For her feature directorial debut, Olivia Wilde wanted to up the intensity of a high school movie. Screenwriter Katie Silberman was brought in to rework a script that had already passed through a few word processors, and she says Wilde’s vision was to pitch the level of emotion and import somewhere in the vicinity of Training Day. The resulting film, Booksmart, strikes me as falling short of that stated goal, but the aspiration does offer a hint as to why it works more often than it doesn’t. As familiar as many of its particulars are, Wilde and her collaborators are striving to create a movie just a little sharper than its antecedents.
The film’s main narrative gets properly when student government president and proud valedictorian Molly (Beanie Feldstein) realizes that her relentless academic overachieving at the expense of a social life hasn’t delivered the expected outcome of her significantly outpacing her classmates, many of whom indulged in rambunctious teen frippery and still managed to secure entry to elite colleges and universities. On the eve of graduation, Molly decides to make up for lost time-killing, enlisting her best friend and fellow brainiac, Amy (Kaitlyn Dever), in a plan to crash the biggest party of the night. The duo has only the barest idea of what decadence might be had at the bash — despite social media video attests to ghost pepper consumption and pizza box karate — but there’s a conviction that it is an experience unmet, a box to be checked with paper-tearing vigor.

- **Exercise requirements**:
• 1. In the Booksmart review, which film did Olivia Wilde want the emotional pitch of her high school movie to approach?
• 2. List every real person named in the Booksmart review.
• 3. Carry on the Booksmart review from the point where it stops.

- **Data excerpt**:
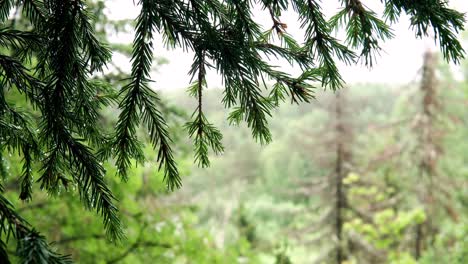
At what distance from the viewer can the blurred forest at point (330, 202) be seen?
11.8ft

- **Answers**:
• 1. Training Day

• 2. Olivia Wilde, Katie Silberman, Beanie Feldstein, Kaitlyn Dever

• 3.
As a director, Wilde has a nice visual sense. She also exhibits some of the most common first-timer symptoms, including some anxious editing, overly fussy shots, and a compulsion to shove too many ideas through the door at once. On the last point, too many ideas still makes for a better movie than too few. Booksmart follows the model set forth by Superbad, Can’t Hardly Wait, and a bevy of other films in which anarchic revelry leads to the stealth wisdom that comes with growing up and maybe a touch of self-actualization. and Wilde has an admirable ability to come by her more insightful moments honestly. She largely avoids easy heroes and villains, or even shorthand brains, athletes, basket cases, princesses, and criminals. With cunning deftness, Wilde allows every character to play out with levels of complexity and contradiction. She trusts her youthful cast to settle into a bright truthfulness. Longtime ace Dever is the strongest, but there are also nice supporting turns from Molly Gordon (as a classmate tagged with a nickname connoting promiscuity), Skyler Gisondo (as wealthy student overeager for friendship), and especially Billie Lourd (as a child so wild the behavior transforms into a sort of strange magic).
Booksmart is messy, peppered with comedic diversions that work only fitfully. But it’s also warm and empathetic, reaching for uncommon nuance with determination and verve. Wilde might have issue an imperfect opening salvo as a filmmaker, but it’s still an exciting start. Like her two protagonists, she clearly has a lot to say and every bit of it is worth hearing.